The real problem with grass tetany is it usually comes on quickly without warning, and death can be sudden.


Post mortems show little, and veterinarians are often left scratching their heads unless clinical signs are seen. 


Combination calcium, phosphorus and magnesium products are often given by slow intravenous injection, and more can be given subcutaneously or intraperitoneally , which means into the body. 


Veterinarians will often listen to the heart, so administration can be quickly slowed or stopped if problems occur. 


We want to treat clinical cases when they occur, but we also want to prevent further cases from developing by getting much needed magnesium into the cattle. 


Force feeding or drenching with magnesium oxide may prevent further cases if we also start supplementing with a good mineral program containing magnesium. 
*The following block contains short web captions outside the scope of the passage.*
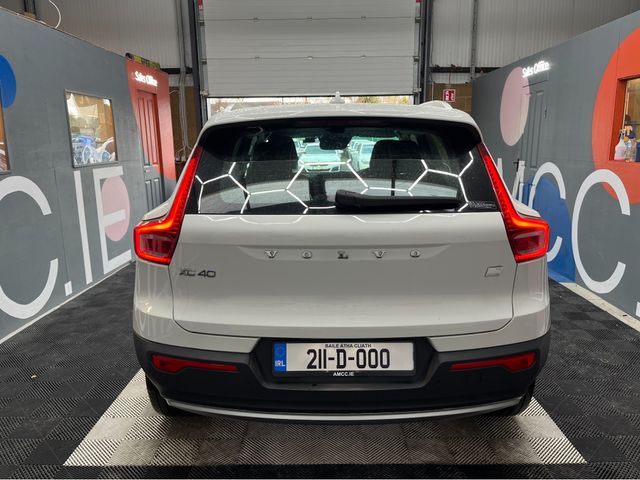 Image for 2021 Volvo XC40 €30950 2021 VOLVO XC40 RECHARGE PLUG-IN HYBRID T5 1.5 AUTOMATIC / CRUISE CONTROL / 360° PARKING CAMERA / ELECTRIC MEMORY & HEATED SEATS / HEATED STEERING WHEEL / APPLE CARPLAY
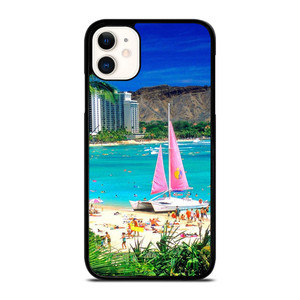 HAWAII BEACH iPhone 11 Case Cover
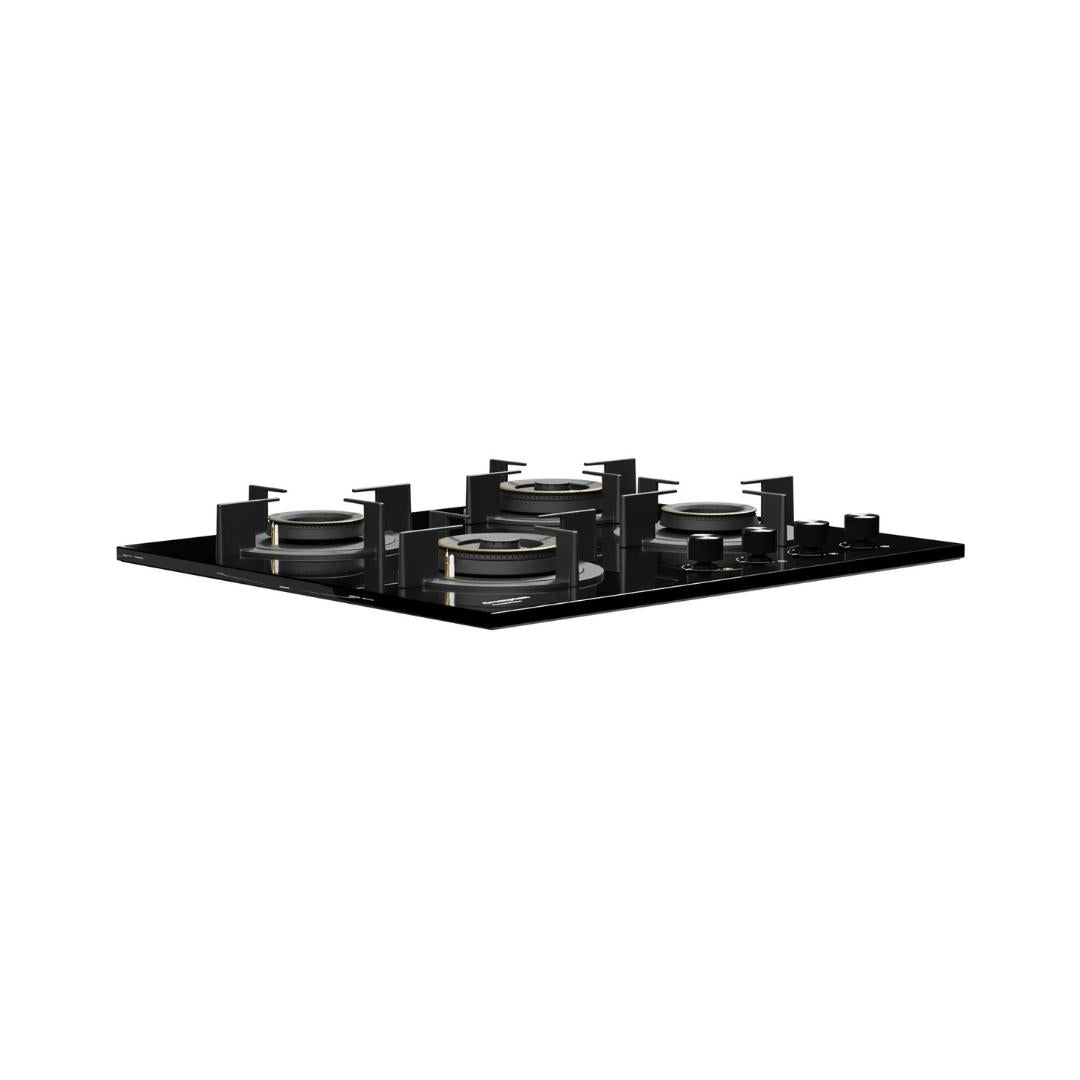 Crompton 60 cm 4 Burner Hob Sensosafe HOB-SSHB604-MBL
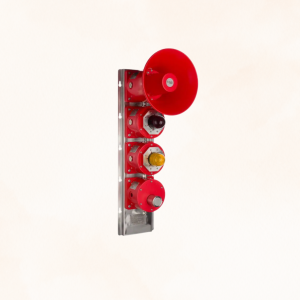 Ex-tech signalling Explosion Proof (ATEX / IECEx) Sounder & Beacon Combination (GRP) – SB150
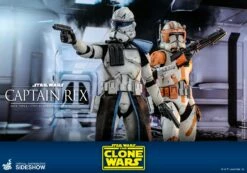 Hot Toys Television Masterpiece 1/6 Scale Figure - Star Wars: The Clone Wars - Captain Rex -Toy Dojo captain rex gallery 5eb98516bbd61 78428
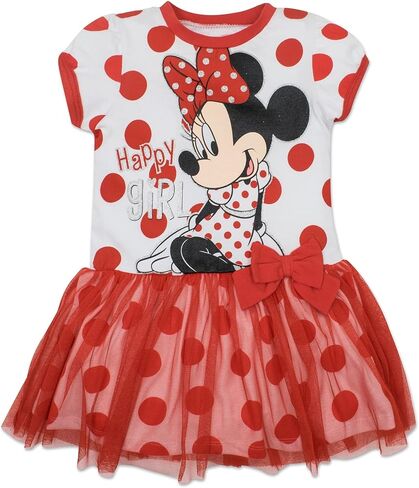 Disney Minnie Mouse Mickey Mouse Rainbow Tulle Dress Toddler to Big Kid in Saudi Arabia
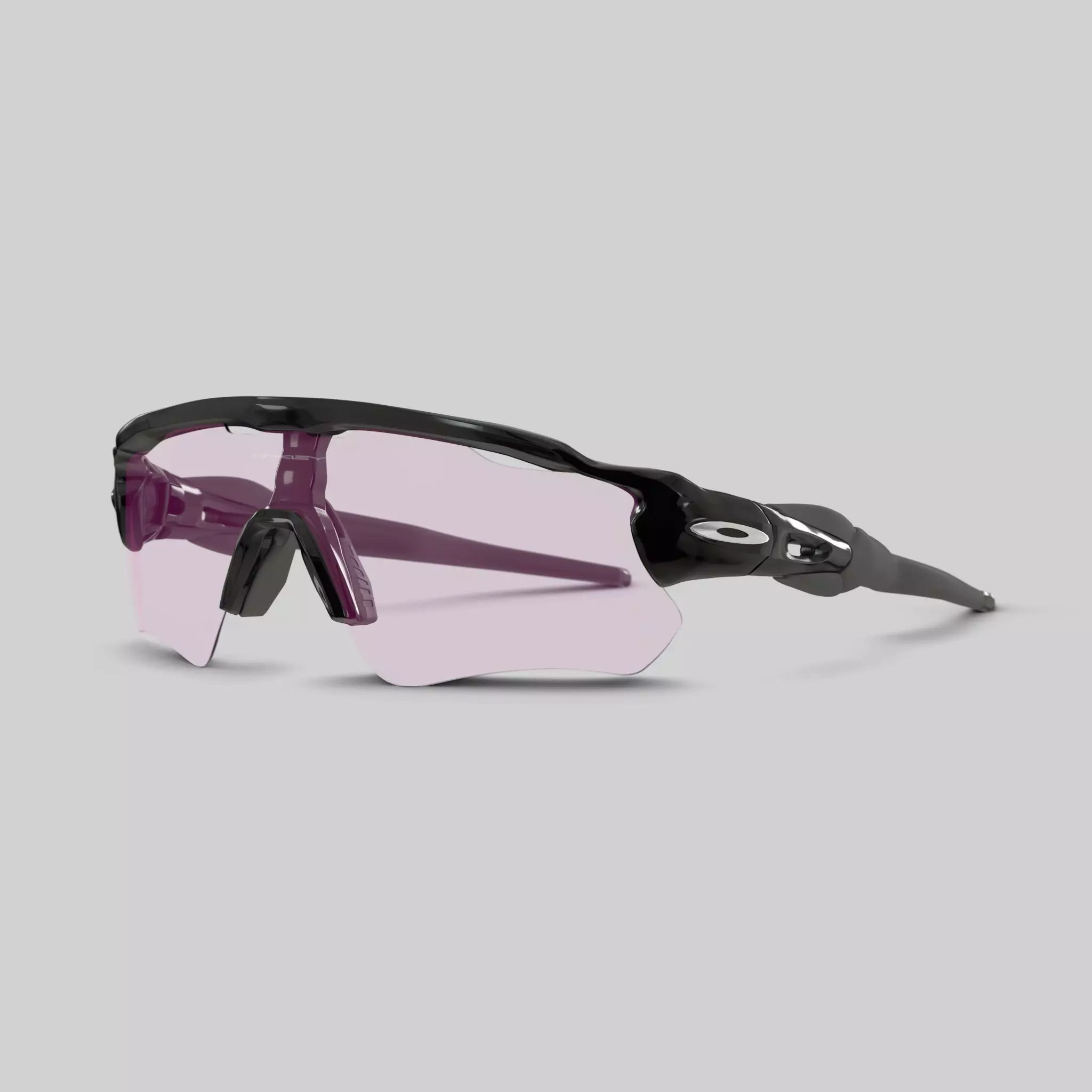 3D model Oakley Radar EV Path Prizm Low Light Sport glasses VR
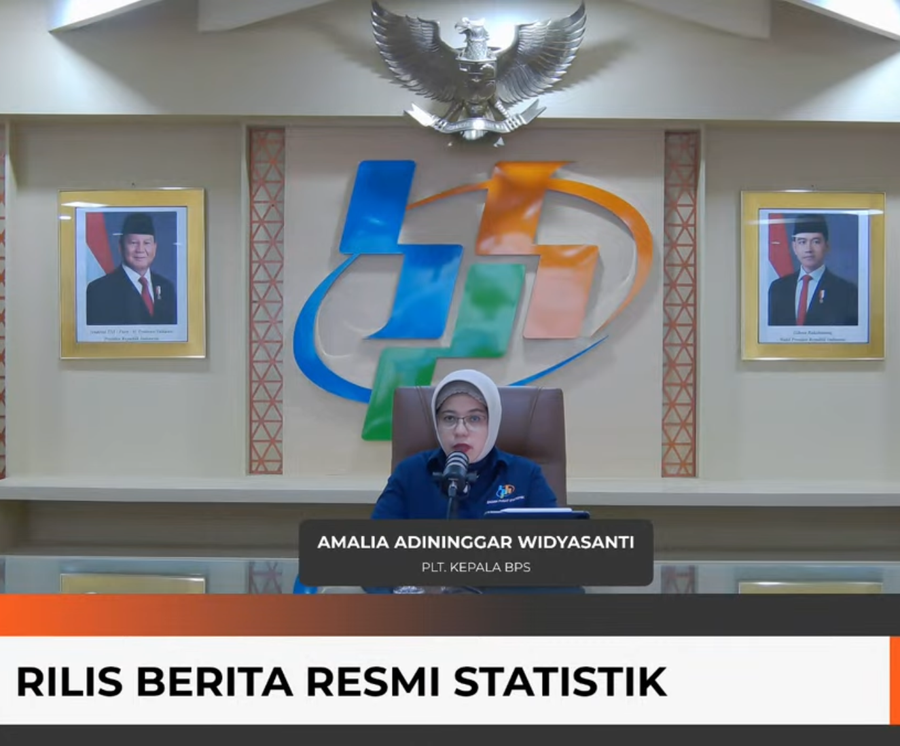 BPS: Inflasi Januari 2025 Sentuh 0,76%, Papua Pegunungan Tertinggi!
Good trace minerals will have macro minerals such as calcium, phosphorus and magnesium, as well as many micro minerals such as copper and zinc. 


Some producers are misled by terms such as trace mineralized salt, which is primarily micro minerals with salt to enhance consumption. 


These products don’t have macro minerals and are much cheaper.


Read the label when buying minerals to ensure the product has macro minerals. 


Mineral programs are absolutely key to preventing this sudden killer of cattle.


Pastures in some regions provide inadequate magnesium, and supplementation must be greater than the standard. 


However, palatability is a problem if levels become too high, and cattle may back off mineral consumption. 


Producers should work with a veterinarian and nutritionist or feed mill to make sure they have adequate amounts of macro minerals in their program. 


As well, they should keep a close eye on cattle in times of stress. 


Not all cattle will eat adequate amounts of minerals, even though it is available for them.


Supplying good quality minerals can prevent grass tetany as well as other mineral deficiencies.

Roy Lewis works as a technical services veterinarian part time with Merck Animal Health in Alberta.